== Exercise requirements ==
Swap "palm frond" for "palm leaf" everywhere it occurs in the records below, and write all of them out again with nothing else changed. Leave the pictures out.

== Listing ==
>>>>>
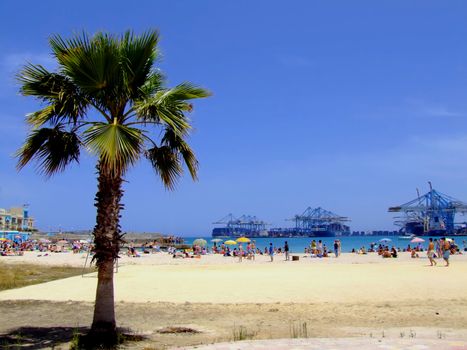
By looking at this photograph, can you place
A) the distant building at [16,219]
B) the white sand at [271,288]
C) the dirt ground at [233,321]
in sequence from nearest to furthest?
the dirt ground at [233,321], the white sand at [271,288], the distant building at [16,219]

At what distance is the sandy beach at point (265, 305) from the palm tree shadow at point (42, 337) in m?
0.50

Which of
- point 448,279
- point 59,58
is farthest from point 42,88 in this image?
point 448,279

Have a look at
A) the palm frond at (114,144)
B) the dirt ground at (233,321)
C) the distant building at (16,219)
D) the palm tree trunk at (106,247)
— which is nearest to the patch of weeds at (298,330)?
the dirt ground at (233,321)

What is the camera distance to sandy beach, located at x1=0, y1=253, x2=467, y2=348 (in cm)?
940

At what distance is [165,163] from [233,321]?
4.08 metres

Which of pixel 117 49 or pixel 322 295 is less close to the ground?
pixel 117 49

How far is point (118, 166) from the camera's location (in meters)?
7.48

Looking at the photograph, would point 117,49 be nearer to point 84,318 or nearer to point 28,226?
point 84,318

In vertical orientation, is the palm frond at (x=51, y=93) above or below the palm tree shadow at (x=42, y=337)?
above

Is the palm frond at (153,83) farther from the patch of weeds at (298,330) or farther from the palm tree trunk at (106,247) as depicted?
the patch of weeds at (298,330)

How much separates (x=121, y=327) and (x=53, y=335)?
1318 mm

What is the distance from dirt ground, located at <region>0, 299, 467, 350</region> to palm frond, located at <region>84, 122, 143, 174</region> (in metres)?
3.11

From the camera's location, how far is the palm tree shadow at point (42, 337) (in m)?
8.05

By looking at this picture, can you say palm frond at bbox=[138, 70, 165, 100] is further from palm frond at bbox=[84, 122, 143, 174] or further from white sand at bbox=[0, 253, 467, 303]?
<<<<<
== Exercise output ==
By looking at this photograph, can you place
A) the distant building at [16,219]
B) the white sand at [271,288]
C) the dirt ground at [233,321]
in sequence from nearest to furthest?
the dirt ground at [233,321], the white sand at [271,288], the distant building at [16,219]

At what distance is the sandy beach at point (265, 305) from the palm tree shadow at point (42, 337) in m?
0.50

Which of
- point 448,279
- point 59,58
is farthest from point 42,88 in this image?
point 448,279

Have a look at
A) the palm leaf at (114,144)
B) the dirt ground at (233,321)
C) the distant building at (16,219)
D) the palm tree trunk at (106,247)
— which is nearest to the patch of weeds at (298,330)?
the dirt ground at (233,321)

What is the camera distance to sandy beach, located at x1=0, y1=253, x2=467, y2=348 (in cm)?
940

At what distance is [165,163] from [233,321]?
4.08 metres

Which of pixel 117 49 or pixel 322 295 is less close to the ground?
pixel 117 49

How far is point (118, 166) from the camera's location (in meters)?
7.48

Looking at the photograph, would point 117,49 be nearer to point 84,318 or nearer to point 28,226?
point 84,318

In vertical orientation, is the palm leaf at (x=51, y=93) above or below the palm tree shadow at (x=42, y=337)?
above

Is the palm leaf at (153,83) farther from the patch of weeds at (298,330) or farther from the palm tree trunk at (106,247) as depicted?
the patch of weeds at (298,330)

How much separates (x=121, y=327) and (x=53, y=335)?
1318 mm

What is the distance from dirt ground, located at <region>0, 299, 467, 350</region> to palm leaf, located at <region>84, 122, 143, 174</region> (in metres)?
3.11

From the camera's location, how far is the palm tree shadow at point (42, 337) (in m)?
8.05

By looking at this picture, can you say palm leaf at bbox=[138, 70, 165, 100] is further from palm leaf at bbox=[84, 122, 143, 174] or further from white sand at bbox=[0, 253, 467, 303]?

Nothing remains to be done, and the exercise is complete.